::: SUPPLIED DATA

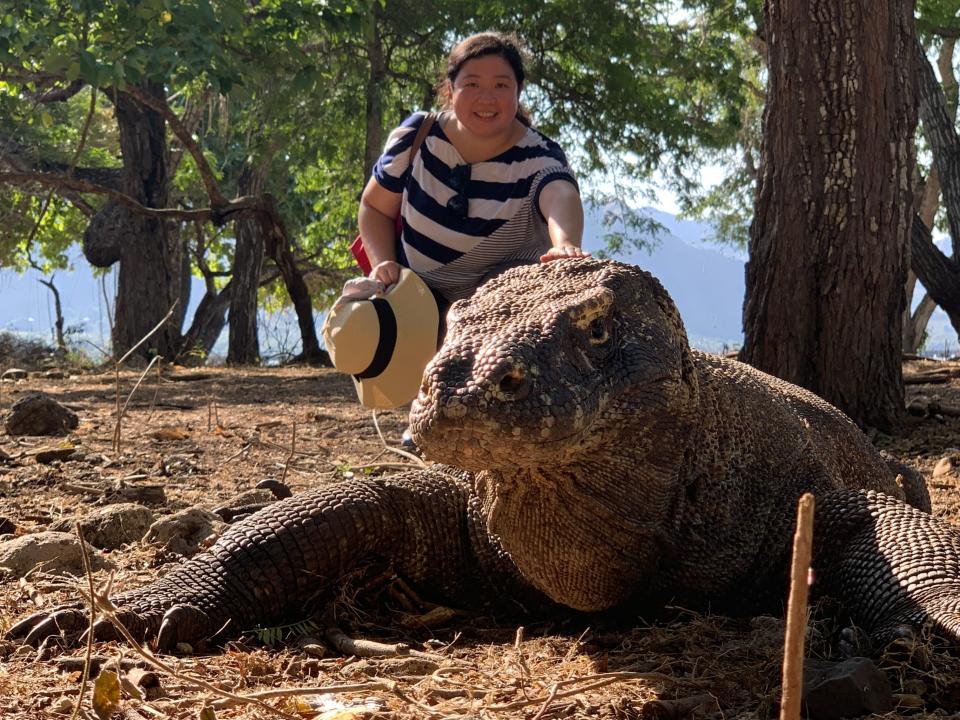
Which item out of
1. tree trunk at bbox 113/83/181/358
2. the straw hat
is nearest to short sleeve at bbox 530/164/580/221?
the straw hat

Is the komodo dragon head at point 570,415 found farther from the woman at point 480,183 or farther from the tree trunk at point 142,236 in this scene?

::::::

DIRECTIVE:
Rewrite the items above, swapping every "tree trunk" for "log" and changing nothing else, and leave the pictures out.

TASK RESPONSE:
Which item out of
1. log at bbox 113/83/181/358
2. the straw hat
is nearest to short sleeve at bbox 530/164/580/221?
the straw hat

Is the komodo dragon head at point 570,415 found farther from the woman at point 480,183 or farther from the log at point 142,236 in this scene?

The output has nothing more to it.